Monitor for: - CPU saturation (scale horizontally) - Memory pressure (adjust windows) - Slow subscribers (may need to disconnect)

How much memory does Felix need?

Memory usage depends on configuration:

Minimal setup: ~100-200 MB base

Per connection memory (approximate):

conn_memory = cache_conn_recv_window + (cache_stream_recv_window × streams_per_conn)

Example (default config):

256 MiB + (64 MiB × 4) = 512 MiB per connection

With FELIX_CACHE_CONN_POOL=8:
8 × 512 MiB = 4 GiB potential max

Recommendations: - Development: 2-4 GB - Production: 4-8 GB base, adjust based on workload - High throughput: 8-16 GB

Monitor actual RSS usage and adjust windows accordingly.

Performance Questions

What latency can I expect?

Localhost benchmarks (release build, timings disabled):

Pub/sub (fanout=1, batch=1): - p50: 0.5-2 ms - p99: 2-10 ms - p999: 10-50 ms

Pub/sub (fanout=10, batch=64): - p50: 30-50 ms - p99: 60-100 ms - Throughput: 100-200k msgs/s

Cache operations (concurrency=32): - get_hit p50: 160-240 µs - get_miss p50: 160-180 µs - put p50: 160-260 µs

Network latency adds: - Same datacenter: +0.5-2 ms - Cross-region: +20-200 ms

These are reference points. Actual performance depends on hardware, network, configuration, and workload.

Why is debug build so slow?

Debug builds include: - No optimizations - Debug assertions - Symbol information - Bounds checking

Performance impact: 10-100x slower than release builds.

Always use release builds for benchmarking:

cargo build --release
cargo run --release -p broker

How do I reduce memory usage?

  1. Reduce flow-control windows:

    export FELIX_CACHE_CONN_RECV_WINDOW="134217728"    # 128 MiB
    export FELIX_CACHE_STREAM_RECV_WINDOW="33554432"   # 32 MiB
    export FELIX_EVENT_CONN_RECV_WINDOW="134217728"
    

  2. Reduce connection pools (client-side):

    export FELIX_CACHE_CONN_POOL="4"
    export FELIX_EVENT_CONN_POOL="4"
    

  3. Reduce queue depths:

    export FELIX_BROKER_PUB_QUEUE_DEPTH="512"
    export FELIX_SUBSCRIBER_QUEUE_CAPACITY="64"
    

  4. Limit concurrent connections: Configure client connection limits.

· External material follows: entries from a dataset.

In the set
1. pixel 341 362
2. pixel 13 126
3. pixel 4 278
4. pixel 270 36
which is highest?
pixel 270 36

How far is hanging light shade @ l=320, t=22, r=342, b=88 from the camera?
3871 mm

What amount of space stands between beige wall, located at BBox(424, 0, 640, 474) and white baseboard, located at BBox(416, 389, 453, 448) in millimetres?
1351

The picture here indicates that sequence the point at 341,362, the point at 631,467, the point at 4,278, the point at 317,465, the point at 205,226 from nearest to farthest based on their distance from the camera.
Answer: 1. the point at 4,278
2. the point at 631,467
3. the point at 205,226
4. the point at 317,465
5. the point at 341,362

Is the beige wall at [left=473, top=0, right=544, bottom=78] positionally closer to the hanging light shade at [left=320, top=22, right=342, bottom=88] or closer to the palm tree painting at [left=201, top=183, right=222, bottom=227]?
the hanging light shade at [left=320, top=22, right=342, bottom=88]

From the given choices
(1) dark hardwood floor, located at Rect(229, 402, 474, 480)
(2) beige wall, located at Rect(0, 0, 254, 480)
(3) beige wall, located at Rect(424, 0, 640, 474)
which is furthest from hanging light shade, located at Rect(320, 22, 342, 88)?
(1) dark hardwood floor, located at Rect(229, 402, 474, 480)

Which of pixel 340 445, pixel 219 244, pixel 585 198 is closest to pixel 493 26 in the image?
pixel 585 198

How do I maximize throughput?

  1. Increase batch sizes:

    export FELIX_EVENT_BATCH_MAX_EVENTS="256"
    export FELIX_EVENT_BATCH_MAX_BYTES="1048576"
    export FELIX_EVENT_BATCH_MAX_DELAY_US="1000"
    

  2. Disable timings:

    export FELIX_DISABLE_TIMINGS="1"
    

  3. Increase parallelism:

    export FELIX_EVENT_CONN_POOL="16"
    export FELIX_FANOUT_BATCH="128"
    

  4. Scale horizontally: Run multiple broker instances.

Deployment Questions

Can I run Felix in Docker?

Yes! See Docker Compose guide.

docker compose up -d felix-broker

Pre-built images are not yet available; build from source using the provided docker/broker.Dockerfile.

Can I run Felix on Kubernetes?

Yes! Felix is designed for Kubernetes. See Kubernetes guide.

Use StatefulSets for stable identity and persistent storage:

kubectl apply -f deploy/kubernetes/statefulset.yaml

How do I monitor Felix?

Metrics endpoint:

curl http://broker:8080/healthz
curl http://broker:8080/metrics  # If telemetry enabled

Structured logs:

export RUST_LOG="info"
# Or debug for verbose logging
export RUST_LOG="felix_broker=debug"

Prometheus (when telemetry enabled): - Scrape /metrics endpoint - Use provided Grafana dashboards (future)

Observability guide: Observability

How do I secure Felix?

Current state: Transport security only (QUIC/TLS 1.3).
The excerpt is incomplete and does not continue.